I'd like to shake the hand of the person who came up with eBay's tagline. Now that's doing it the way God intended.
"Shop victoriously" even beats "Just do it," the granddaddy of perfect taglines.
I'm so tired of seeing taglines being adulterated. "The Supply Chain People," "The Supply Chain Results Company," "Your Link to Supply Chain Solutions," these are but a few examples of this shameful practice. You don't have to be associated with the supply chain industry to know where I'm coming from. At business-to-consumer companies, where you think you'd find the more sophisticated marketers, it's the same deal. For some products in my house right now there's "Good call." (Miller Lite), "Closer to stylists. Closer to hair." (Goldwell), "knows fabrics best" (Tide), and "Endurance. Sport. Training." (Avia).

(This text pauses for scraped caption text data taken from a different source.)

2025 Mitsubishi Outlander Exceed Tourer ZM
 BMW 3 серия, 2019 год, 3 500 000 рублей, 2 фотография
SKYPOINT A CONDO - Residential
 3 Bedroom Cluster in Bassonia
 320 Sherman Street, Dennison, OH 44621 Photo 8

Wow, I get what you're all about. You're all about you.
In Guy Kawasaki's book The Art of the Start, required reading for anyone working at anything anywhere, he sets the record straight on taglines. Taglines are meant to be guidelines for customers on how to use your product or service. They're a call to action. An imperative sentence. And the incredibly effective ones also find a way to capture the essence of how customers can expect to feel when they do business with you.
For goodness sake, stop using taglines as half-baked, cutsie, say-nothing company descriptors. It's all about us -- not you. Make us care. There you go, a pretty good tagline.